在漆黑的房间里,只有一束月光透过小窗户照射在女人的身上,身穿黑袍的人做在椅子上,只露出一截枯干的手,他的身体隐在黑暗中,身侧站着一个男人,也同样披着黑袍,露出一双绿幽幽的眼睛。
“事情办的怎么样了!”男人苍老的声音响起。
“已经成功了。”
女人跪在地上,头不曾抬起,恭敬地说着话。
“你没有忘记自己的身份吧!”
男人语气中带着一丝压迫感,女人把头埋的更低:“红色不敢忘记。”
“可我听说,你同那人走得很近。”男子形如鬼魅般的靠近女人,捏起女人的下巴,长长的指甲嵌进女人皮肤里,让女人避无可避直视他。
“红色不敢,求大人饶了红色。”眸光中布满惊恐,呼声求饶。
男人放开手,嗤笑一声,拿出一条白色的帕子擦拭着他的指甲。
红色捂着鲜血淋漓的下巴,颤抖着身体,她垂下眼眸,眼中闪过阴毒。
再抬起头时,周围的景物变了,窗台上种着一小片罂粟,是熟悉的味道。
红色坐在镜子前,看着自己的模样,发如黑墨,肤如凝脂,眼神轻佻勾人心魄,长着一张妖艳妩媚的脸。身段婀娜前凸后翘,一双修长的美腿踩在冰凉的地板上。
地上男人匍匐前进,跪拜在她身边,面容扭曲,脖颈青筋隐隐抽动,像是快要抑制不住一样,“主人,血蝶需要新鲜的血液。还请主子赐予我……鲜血。”
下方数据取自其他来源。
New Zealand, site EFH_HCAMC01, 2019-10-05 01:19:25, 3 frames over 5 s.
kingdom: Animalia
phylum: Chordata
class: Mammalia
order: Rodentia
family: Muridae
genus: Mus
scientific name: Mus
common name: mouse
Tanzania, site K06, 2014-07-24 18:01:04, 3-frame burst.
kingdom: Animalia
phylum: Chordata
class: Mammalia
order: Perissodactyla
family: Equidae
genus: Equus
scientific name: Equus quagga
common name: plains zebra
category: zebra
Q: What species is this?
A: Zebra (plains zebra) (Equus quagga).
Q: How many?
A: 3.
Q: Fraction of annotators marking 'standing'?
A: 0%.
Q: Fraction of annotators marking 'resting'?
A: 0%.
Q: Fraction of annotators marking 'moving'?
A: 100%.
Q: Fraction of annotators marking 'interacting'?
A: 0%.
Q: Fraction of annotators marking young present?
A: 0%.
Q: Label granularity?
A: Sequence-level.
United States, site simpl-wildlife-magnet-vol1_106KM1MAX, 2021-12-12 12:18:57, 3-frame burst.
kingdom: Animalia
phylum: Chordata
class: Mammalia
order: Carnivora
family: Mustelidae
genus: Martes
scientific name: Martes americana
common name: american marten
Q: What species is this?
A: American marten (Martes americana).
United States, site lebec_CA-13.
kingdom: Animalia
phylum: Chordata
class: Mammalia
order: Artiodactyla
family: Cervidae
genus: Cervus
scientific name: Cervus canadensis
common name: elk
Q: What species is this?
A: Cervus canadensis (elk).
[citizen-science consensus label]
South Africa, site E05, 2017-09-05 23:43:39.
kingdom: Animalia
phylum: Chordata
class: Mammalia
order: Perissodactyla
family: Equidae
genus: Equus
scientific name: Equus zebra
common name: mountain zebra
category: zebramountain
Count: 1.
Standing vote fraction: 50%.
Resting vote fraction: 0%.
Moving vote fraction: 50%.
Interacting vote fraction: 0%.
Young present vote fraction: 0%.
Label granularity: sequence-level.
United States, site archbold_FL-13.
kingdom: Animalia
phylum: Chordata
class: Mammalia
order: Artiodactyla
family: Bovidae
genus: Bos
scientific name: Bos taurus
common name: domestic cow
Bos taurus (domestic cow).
红色伸出指甲,在掌心划开一道血痕,血液顺着手臂滴落,男人昂起头,感受到眉间有一丝冰凉,瞬间被吸收干净。紧绷的身体渐渐放松,一双狭长的眼望着面前的女人,带着些复杂色彩。
“血蝶,你跟了我几年了。”红色抚着已经愈合的下巴,端坐在沙发上。
“已经有五十年了。”血蝶恭敬的道。
“五十年了啊,你恨过我吗?利用你的族人,将他们推入万劫不复中。”红色看着他的脸,没有显露出一丝别样的情绪,背脊依旧挺拔。
血蝶沉默良久后才说:“您是对的,他们本就来自地狱啊,血蝶该谢谢您帮助我脱离他们。”
“下去吧。”红色失笑,真是个诚实的人。
“是”
方杻从车上醒来,发现其他人都不见了,车子停在荒郊野外。远处的小山丘炊烟袅袅,像是有人家居住。
“我这是在哪儿啊!”
她打开车门四处观望,大着胆子朝冒着白烟的方向前进。地上的枯枝叶一脚踩下去咯吱脆,天空突然出现一群乌鸦,朝她飞来,那模样像追赶侵占了它们的领土的外来者一样凶猛无比,死命的追着。
“小依~”脖子上的坠子瞬间变成一个蘑菇屋,方杻躲进去,看着密密麻麻的乌鸦停在屋顶,狭窄的屋子里还飘着几根黑色的羽毛。
蘑菇屋像一个防护罩一样可以随意移动,方杻轻轻撑起然后惦着脚尖慢慢挪动。
远处飘来一股烧焦味,还有树枝被烧后劈啪作响的声音,方杻回头一看,后面正有一片火海,朝她卷来。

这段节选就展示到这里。